*UIT TE VOEREN*. Pak de tekst over de uitspraak rond de omgevingsvergunning voor een loods in Makkum op en schrijf verder na de laatste zin.

*FRAGMENT*.
________________

ECLI:NL:RBNNE:2025:1265

Rechtbank Noord-Nederland

Datum uitspraak
27 februari 2025
Publicatiedatum
4 april 2025
Zaaknummer
24/768
Instantie
Rechtbank Noord-Nederland
Type
Uitspraak
Rechtsgebied
Bestuursrecht
Procedures
  • Eerste aanleg - enkelvoudig
Rechters
Vindplaatsen
  • Rechtspraak.nl
AI samenvatting door LexboostAutomatisch gegenereerd

Beoordeling van een omgevingsvergunning voor een bedrijfsloods in Makkum met betrekking tot parkeren en bijbehorende bouwwerken

In deze uitspraak beoordeelt de Rechtbank Noord-Nederland het beroep van eiser tegen de verleende omgevingsvergunning voor een loods, die door het college van burgemeester en wethouders van de gemeente Súdwest-Fryslân is verleend. De vergunning werd verleend op 5 juli 2023, maar na bezwaar van eiser heeft het college de motivering op 27 december 2023 aangevuld. De rechtbank heeft de zaak op 21 januari 2025 behandeld, waarbij eiser en de gemachtigden van het college en derde-partij aanwezig waren. De rechtbank concludeert dat het beroep gegrond is, omdat het bestreden besluit in strijd is met artikel 7:12 van de Algemene wet bestuursrecht. De rechtbank vernietigt het besluit, maar laat de rechtsgevolgen in stand omdat het college ter zitting het motiveringsgebrek heeft hersteld. Dit betekent dat de verleende omgevingsvergunning voor de opslagloods in stand blijft. Eiser heeft geen proceskosten gemaakt die vergoed kunnen worden, maar het college moet het door eiser betaalde griffierecht van € 187,- vergoeden.

________________

*GEGEVENSUITTREKSEL*.
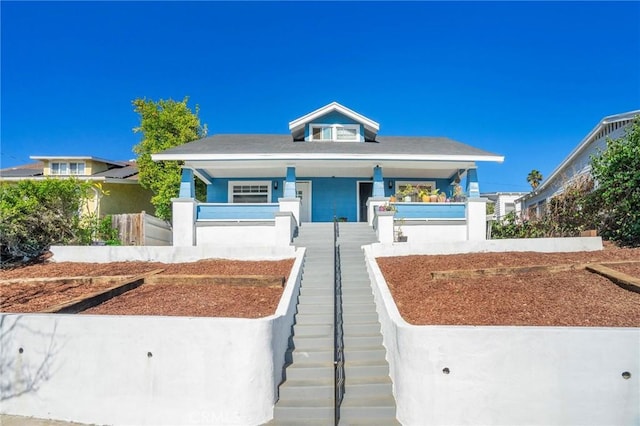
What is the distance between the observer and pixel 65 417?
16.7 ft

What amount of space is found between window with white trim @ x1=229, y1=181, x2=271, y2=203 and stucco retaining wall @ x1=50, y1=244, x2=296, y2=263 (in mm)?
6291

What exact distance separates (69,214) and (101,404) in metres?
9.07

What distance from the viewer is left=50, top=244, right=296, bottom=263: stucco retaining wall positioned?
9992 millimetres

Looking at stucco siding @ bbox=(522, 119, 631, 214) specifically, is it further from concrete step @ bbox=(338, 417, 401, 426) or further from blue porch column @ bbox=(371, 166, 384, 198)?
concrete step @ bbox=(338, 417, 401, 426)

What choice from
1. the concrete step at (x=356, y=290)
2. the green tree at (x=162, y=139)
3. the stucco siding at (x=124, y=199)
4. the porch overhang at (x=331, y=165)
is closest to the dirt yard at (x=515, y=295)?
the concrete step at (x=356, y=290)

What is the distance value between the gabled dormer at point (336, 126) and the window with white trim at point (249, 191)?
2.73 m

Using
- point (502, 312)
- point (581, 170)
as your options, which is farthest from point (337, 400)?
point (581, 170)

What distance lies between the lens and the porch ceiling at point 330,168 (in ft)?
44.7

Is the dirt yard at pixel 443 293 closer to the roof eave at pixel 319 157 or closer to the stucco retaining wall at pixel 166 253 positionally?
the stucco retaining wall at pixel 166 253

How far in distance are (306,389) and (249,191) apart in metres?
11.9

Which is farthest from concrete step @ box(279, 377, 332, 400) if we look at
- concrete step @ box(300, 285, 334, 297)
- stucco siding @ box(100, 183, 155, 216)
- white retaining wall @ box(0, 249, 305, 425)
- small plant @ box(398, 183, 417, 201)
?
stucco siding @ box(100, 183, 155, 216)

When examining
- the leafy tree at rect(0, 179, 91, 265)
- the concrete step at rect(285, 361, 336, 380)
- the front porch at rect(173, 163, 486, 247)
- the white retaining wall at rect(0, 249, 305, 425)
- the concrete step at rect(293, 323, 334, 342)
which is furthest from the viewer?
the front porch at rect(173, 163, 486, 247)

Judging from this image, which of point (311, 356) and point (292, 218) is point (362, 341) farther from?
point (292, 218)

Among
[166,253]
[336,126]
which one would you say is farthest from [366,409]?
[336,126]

________________

*ANTWOORD HIERONDER*.
Uitspraak

RECHTBANK NOORD-NEDERLAND
Zittingsplaats Groningen
Bestuursrecht
zaaknummer: LEE 24/768

uitspraak van de enkelvoudige kamer van 27 februari 2025 in de zaak tussen

[eiser], uit Makkum, eiser

en
het college van burgemeester en wethouders van de gemeente Súdwest-Fryslân, hierna te noemen het college
(gemachtigden: mr. M.R. van der Velde, E.E. van der Pal, C. van de Wal).

Als derde-partij neemt aan de zaak deel: [derde belanghebbende] uit Makkum (derde-partij)

(gemachtigde: mr. S.T. Bosch).

Inleiding

1. In deze uitspraak beoordeelt de rechtbank het beroep van eiser tegen de verleende omgevingsvergunning voor een loods.
1.1.
Het college heeft de vergunning met het besluit van 5 juli 2023 verleend. Met het bestreden besluit van 27 december 2023 op het bezwaar van eiser heeft het college de motivering aangevuld en is het college voor het overige hierbij gebleven.
1.2.
Het college heeft op het beroep gereageerd met een verweerschrift. Derde-partij heeft ook schriftelijk gereageerd.
1.3.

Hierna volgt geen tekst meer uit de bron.